The IVPP materials suggest that new yDNA Q lineages could have joined the above Abkhazian-Adygean-“Kaskian”-related populations on their way, which bypassed Xinjiang.

[7] Some Chukotko-Kamchatkan speakers have mutations, related to mtDNA J1b2, and the IVPP materials point to the relevant mtDNA J2b2f, joining Caucasian Armenia with China, Pamir of Xinjiang and its neighbourhood and the Daur-related part of Northeast China, which is already much closer geographically to ancestors of the Chukotko-Kamchatkans. There is a Turkic population, which is thought to possibly derive its name from the ancient Kaskians and which has relevant uniparenthals among its members, which means that a part of the Kaskians (who might have incorporated the distant descendant of mtDNA D4g*+mtDNA M8’CZ+mtDNA M74b population) probably joined the Steppe populations, migrating as far as Northeast China, and later Turkic peoples incorporated the remnants of such a branch of the ancient Kaskian population.

MF362750(Armenian) Margaryan J1b2f
MF362753(Armenian) Margaryan J1b2f
MF362814(Armenian) Margaryan J1b2f
JN648827(Armenian) FTDNA J1b2f


KY941900(China) You J1b2f
MF522934(Pamir) Peng J1b2f
MF522962(Pamir) Peng J1b2f
ON127803(Daur-China) Jia J1b2f

The Bronze Age yDNA H-P96 Western Eurasan lineage (Magadan BA), was reported from the Olskaya, the nearby archaeological site close to the sites of ancestors of Chukotko-Kamchatkans. Consequently, the arrival of the described “Kaskian-related” populations should have produced the linguistic result, which manifests itself as the joining of the Chukotko-Kamchatkan languages to Abkhazian-Adygean languages in Jager, 2017.

Since actual ancient Kaskians distributed from a more western part of Anatolia, it is only possible that they incorporated such an easterly population of the distant descendants of mtDNA D4g*+mtDNA M8’CZ+mtDNA M74b population as described above, but the affiliation of the initial Kaskian language may have been initially different.

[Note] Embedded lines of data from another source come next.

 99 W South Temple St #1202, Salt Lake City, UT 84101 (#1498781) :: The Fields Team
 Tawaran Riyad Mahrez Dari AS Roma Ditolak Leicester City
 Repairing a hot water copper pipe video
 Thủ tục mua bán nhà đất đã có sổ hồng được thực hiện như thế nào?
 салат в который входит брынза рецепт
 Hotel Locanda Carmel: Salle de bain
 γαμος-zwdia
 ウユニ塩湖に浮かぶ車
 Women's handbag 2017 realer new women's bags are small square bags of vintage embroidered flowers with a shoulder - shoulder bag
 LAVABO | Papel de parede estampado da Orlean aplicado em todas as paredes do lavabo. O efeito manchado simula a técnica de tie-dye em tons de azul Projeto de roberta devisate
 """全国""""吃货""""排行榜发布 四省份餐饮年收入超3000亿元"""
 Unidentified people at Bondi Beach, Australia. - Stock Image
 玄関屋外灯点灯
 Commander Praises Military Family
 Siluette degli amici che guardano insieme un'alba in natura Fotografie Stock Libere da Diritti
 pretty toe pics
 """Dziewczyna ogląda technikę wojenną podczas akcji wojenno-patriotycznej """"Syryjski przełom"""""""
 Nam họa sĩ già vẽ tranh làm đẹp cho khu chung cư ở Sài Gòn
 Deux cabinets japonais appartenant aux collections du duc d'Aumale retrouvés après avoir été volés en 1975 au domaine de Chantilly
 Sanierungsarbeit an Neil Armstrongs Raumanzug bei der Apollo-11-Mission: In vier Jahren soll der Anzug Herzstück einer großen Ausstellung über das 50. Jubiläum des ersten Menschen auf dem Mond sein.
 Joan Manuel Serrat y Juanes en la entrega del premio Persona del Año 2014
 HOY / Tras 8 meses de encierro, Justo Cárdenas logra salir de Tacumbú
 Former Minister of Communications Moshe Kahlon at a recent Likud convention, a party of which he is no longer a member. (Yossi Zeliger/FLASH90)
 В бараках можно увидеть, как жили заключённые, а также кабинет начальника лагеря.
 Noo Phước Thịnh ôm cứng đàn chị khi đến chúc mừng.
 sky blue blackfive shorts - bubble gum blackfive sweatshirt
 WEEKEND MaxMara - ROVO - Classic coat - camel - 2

According to the IVPP materials, the yDNA P* HistAndaman ancient sample of the Andaman Islands, where the Onge also live, was not related to the population movements, described above.

The mtDNA D4g*, described above, can only be a deep basal branch of mtDNA D4g, which is not closely related to modern populations in China. The same should be said about the Chinese branches of mtDNA M8’CZ: most of them should not be related to such ethnogenetic processes, described above. The Sino-Tibetan languages did not cluster with Australian-Papuan-Chukotko-Kamchatkan-Abkazian-Adygean linguistic cluster in Jager, 2017. The migrations, described above, are not related in any form to the formation of the Sino-Tibetan speakers, for whose formation yDNA O-M122 lineage is important.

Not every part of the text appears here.